Zum Glück kam gerade in diesem Moment das Mädchen mit den Zigarren zurück. Ihr Erschrecken, ihre schuldbewußte Miene bestätigten die Angaben des Eindringlings in überzeugender Weise.

Bratz atmete im stillen auf; vor den andern aber stellte er sich sehr entrüstet und aufgeregt. Er schalt das Mädchen leichtfertig und pflichtvergessen.

»Sie haben kein Recht, ohne meine Erlaubnis fremde Kerle in meine Wohnung zu lassen. Morgen früh können Sie gehen – verstanden?«

Dem Herrn Straßenbahnschaffner aber rate er, schleunigst nachzusehen, wo der Zimmermann das Loch gelassen habe.

Der Polizeiagent wartete nicht ab, bis dieser freundlichen Einladung eine noch deutlichere, drastischere Aufforderung seitens des drohend dastehenden Wohnungsinhabers folgte. Ohne der wie vernichtet dastehenden Minna ein Wort oder auch nur einen Blick zu gönnen, machte er sich durch die offenstehende Korridortür aus dem Staube.

Im übrigen war er gar nicht ärgerlich. Wenn sein Besuch auch ein vorzeitiges Ende gefunden, so war er doch nicht ganz ohne Resultat geblieben. Er hatte doch wenigstens in Erfahrung gebracht, daß Spangenberg in seinem Zimmer Besucher empfing, die sicher in der Falschmünzersache zu ihm kamen. Viel war das ja nicht, aber es war doch immerhin etwas, und es war um so freudiger zu begrüßen, als die peinliche und gefährliche Situation, in die ihn das plötzliche Dazwischentreten des Bratz versetzt, einen so glimpflichen Ausgang gefunden hatte, so daß er hoffen durfte, keinerlei Argwohn erregt zu haben.

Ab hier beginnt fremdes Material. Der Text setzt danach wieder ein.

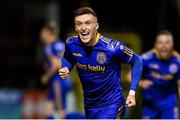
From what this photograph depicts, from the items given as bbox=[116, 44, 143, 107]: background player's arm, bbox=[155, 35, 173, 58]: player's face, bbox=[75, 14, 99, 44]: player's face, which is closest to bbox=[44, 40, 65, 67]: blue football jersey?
bbox=[155, 35, 173, 58]: player's face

Da fiel ihm die Erinnerung an eine andere wichtige, private Angelegenheit schwer auf die Seele, die ihm während des gewagten Unternehmens, das sein ganzes Denken und seine ganze Geistesgegenwart in Anspruch genommen, völlig aus dem Bewußtsein geschwunden war.

Käthe! – Zürnte sie ihm noch immer, würde sie bei ihrer Absage beharren? Oder war es Frau Weigand gelungen, ihren Zorn und ihre Eifersucht zu beschwichtigen?